Boleh jadi, dengan mengubah cara makan dan membangun pemahaman makan dan minum sehat, jumlah sampah plastik akan menurun drastis.
Sekarang ini, rata-rata penjual di pasar menfasilitasi kantong plastik. Per orang yang berbelanja kebutuhan pokok sehari-hari membutuhkan minimal 2-3 jenis kantong plastik untuk memenuhi kebutuhan belanja sayuran, ikan, buah, dll.
Berapa banyak yang mau membawa kantong belanjaan sendiri? SANGAT SEDIKIT!
Semakin tinggi konsumsi makanan menyebabkan tingginya barang belanjaan. Maknanya, tuntutan akan penggunaan plastik juga semakin hari semakin meninggi. Sebaliknya, jika saja pola makan dijaga secukupnya, jumlah belanjaan juga berkurang.
Nah, ketika berbicara pola makan, ada banyak faktor yang perlu dianalisis. Kebiasaan makan dalam keluarga, kesadaran akan makanan dan lingkungan sehat tentu saja saling mempengaruhi.

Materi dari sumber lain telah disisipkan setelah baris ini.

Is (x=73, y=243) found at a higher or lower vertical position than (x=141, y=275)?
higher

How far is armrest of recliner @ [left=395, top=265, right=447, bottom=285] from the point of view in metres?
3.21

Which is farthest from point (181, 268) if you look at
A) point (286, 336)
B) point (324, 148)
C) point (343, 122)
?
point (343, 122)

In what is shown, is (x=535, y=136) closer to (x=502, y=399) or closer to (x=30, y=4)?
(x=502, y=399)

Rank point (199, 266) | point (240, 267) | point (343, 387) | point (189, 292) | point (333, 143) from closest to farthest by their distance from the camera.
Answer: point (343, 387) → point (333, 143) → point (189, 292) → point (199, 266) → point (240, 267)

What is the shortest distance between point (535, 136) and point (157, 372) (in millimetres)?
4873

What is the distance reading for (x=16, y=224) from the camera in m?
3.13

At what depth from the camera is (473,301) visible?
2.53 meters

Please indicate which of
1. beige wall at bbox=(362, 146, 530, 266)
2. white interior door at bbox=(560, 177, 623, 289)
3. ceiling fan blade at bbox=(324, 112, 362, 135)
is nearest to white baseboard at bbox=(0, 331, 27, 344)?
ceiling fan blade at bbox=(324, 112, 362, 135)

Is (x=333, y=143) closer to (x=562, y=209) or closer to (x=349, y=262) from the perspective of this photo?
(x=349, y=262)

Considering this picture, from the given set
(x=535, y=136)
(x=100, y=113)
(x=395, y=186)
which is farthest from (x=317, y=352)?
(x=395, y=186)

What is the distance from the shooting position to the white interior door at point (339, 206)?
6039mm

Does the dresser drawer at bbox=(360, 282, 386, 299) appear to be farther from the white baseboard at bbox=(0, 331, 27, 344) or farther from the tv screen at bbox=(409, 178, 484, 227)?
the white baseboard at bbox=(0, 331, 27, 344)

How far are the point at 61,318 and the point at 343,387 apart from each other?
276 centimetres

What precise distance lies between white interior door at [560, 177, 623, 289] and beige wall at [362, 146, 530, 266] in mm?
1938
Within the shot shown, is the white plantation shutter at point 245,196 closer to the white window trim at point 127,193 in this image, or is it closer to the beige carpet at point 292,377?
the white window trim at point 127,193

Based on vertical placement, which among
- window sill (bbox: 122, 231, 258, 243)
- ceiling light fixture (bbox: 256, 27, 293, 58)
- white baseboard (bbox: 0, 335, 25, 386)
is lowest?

Mari sejenak kiat melihat perbandingan jumlah total sampah di negara lain. Amerika, India, dan Cina menduduki peringkat teratas penghasil sampah terbesar di dunia.
Cina dan India memiliki jumlah penduduk relatif sama, yaitu 1.4 milyar jiwa, sementara Amerika masih di angka 331 juta jiwa. Tentu saja, angka kebutuhan makanan dan minuman berbanding lurus dengan jumlah penduduk.
Sekarang, mari melihat lebih dekat lagi. Data dari The World Counts menyatakan Bantar Gebang kawasan Bekasi sebagai tempat pembuangan sampah terbesar di dunia. Sebanyak 40 juta ton sampah berada di sana dan 240 ribu ton sampah rumah tangga berakhir di sini setiap tahunnya [baca di sini].
Ghana juga masuk dalam kategori teratas penampung sampah elektronik yang mencapai angka 192 ribu pertahunnya. Makanya, frasa consumer society cukup memberi gambar bagaimana pola konsumsi berefek pada peningkatan jumlah sampah.
Penduduk Amerika menyumbang 12% total sampah dunia. Buruknya lagi, hanya 3 juta dari 36 juta sampah yang mampu didaur ulang. Sisanya berakhir pada gunungan sampah.[baca di sini].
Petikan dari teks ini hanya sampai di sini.